Severely obese patients undergoing weight loss surgery are more likely to have increased fracture risks both before and after the surgical procedure compared to obese and non-obese people who don't need surgery, finds a large study published by The BMJ this week.
Obesity may not be as protective for fracture as originally thought, say the authors, and they suggest that fracture risk assessment and management should be part of weight loss care.
Guidelines should be followed on patient adherence to dietary supplements and physical activity, and patients should be referred to bone specialists if fracture risk is considered high.
Benefits and risks of surgery should be considered on an individual basis to propose the type of surgical procedure best suited to the patient as the efficacy of weight loss surgeries differs in terms of resolution of chronic conditions, they add.
The study, carried out by researchers in Canada, examined the incidence and sites of fracture in severely obese patients who had undergone weight loss surgery, and compared them to obese and non-obese controls matched for sex and age.
Data was analysed from the Quebec Integrated Chronic Diseases Surveillance System (QICDSS) on 12,676 patients, and 38,028 obese and 126,760 non-obese people in the control groups between 2001-2014.
Before surgery, 10.5% patients in the weight loss surgery group had at least one fracture compared with 8.1% obese and 6.6% non-obese people in the control groups.
After a mean follow-up of 4.4 years, 4.1% of the weight loss surgery patients had at least one fracture compared with 2.7% of obese and 2.4% of non-obese groups.
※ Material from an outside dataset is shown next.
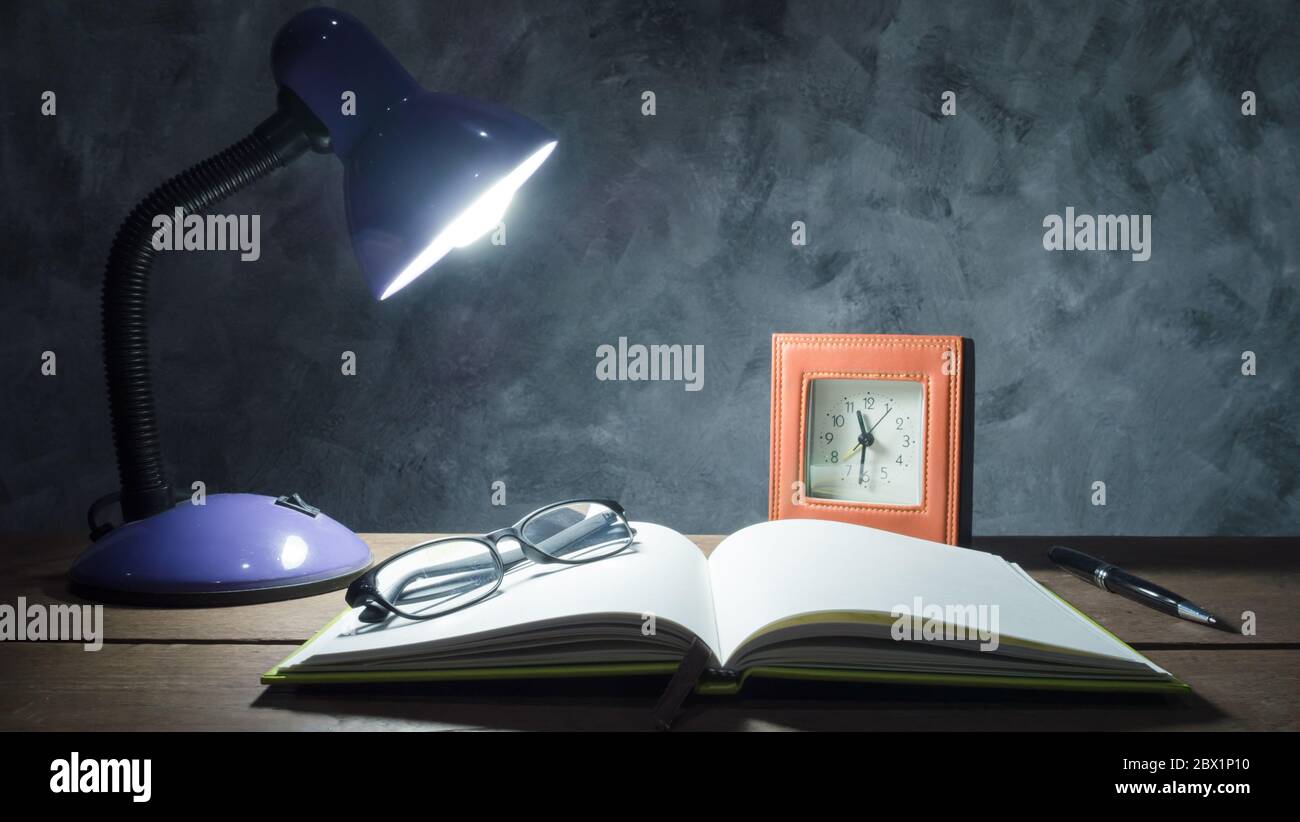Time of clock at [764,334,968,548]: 11:31
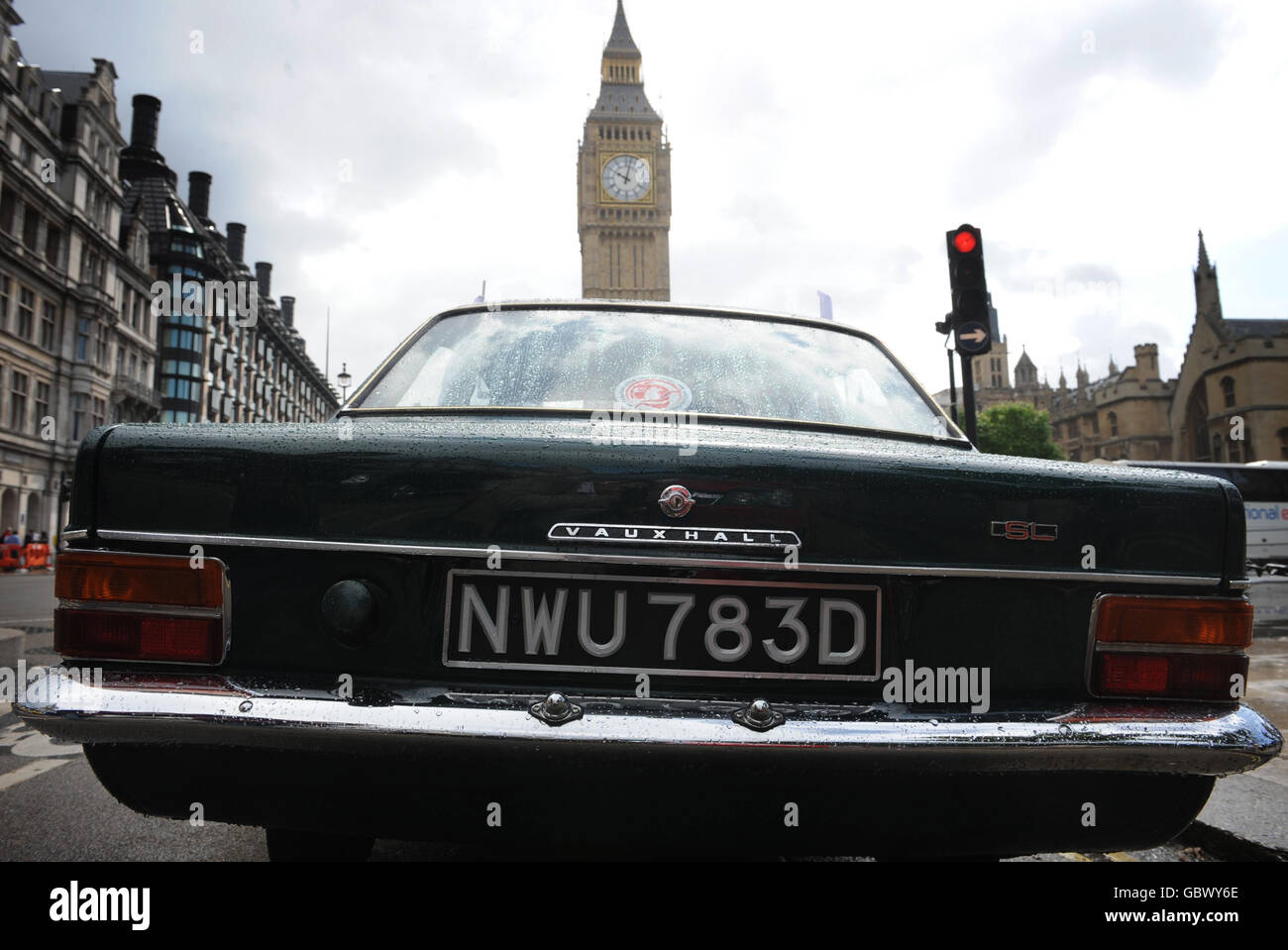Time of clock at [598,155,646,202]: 10:02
The median time to first fracture was 3.9 years.
These increased fracture risks remained high even after adjusting for fracture history, number of comorbidities, material and social deprivation, and area of residence.
The post-operative fracture risk changed from a pattern associated with obesity in the distal lower limb fracture, to a pattern typical of osteoporosis in the upper limb, clinical spine, pelvis, hip and femur.
The authors speculate that the increased fracture risks are due to falls and obesity related conditions, such as type 2 diabetes, as well as anatomical changes, and nutritional deficiencies induced by weight loss surgery.
This is an observational study so no firm conclusions can be made about cause and effect, and the authors note several limitations, such as being unable to match participants on body mass index, and not considering other factors that may have caused fractures, such as vitamin intake and drug use.
They conclude by calling for more research on preventative and therapeutic strategies to reduce the adverse effects of weight loss surgery on the bone, because of the "paucity of evidence based guidelines in this area."
In a linked editorial, Marco Bueter, a bariatric surgeon at the University of Zurich, says that this study represents "an important contribution to the evidence" on the management of patients after weight loss surgery. Fracture risk assessment should be considered for all patients, as well as "following guidelines on nutritional supplementation that include the best available evidence."
However, he also calls for more research, especially randomised controlled trials, due to the study's limitations, and explains that "our understanding of bone physiology after [weight loss] surgery remains limited, and the clinical consequences of physiological alterations remain untested by appropriate prospective studies."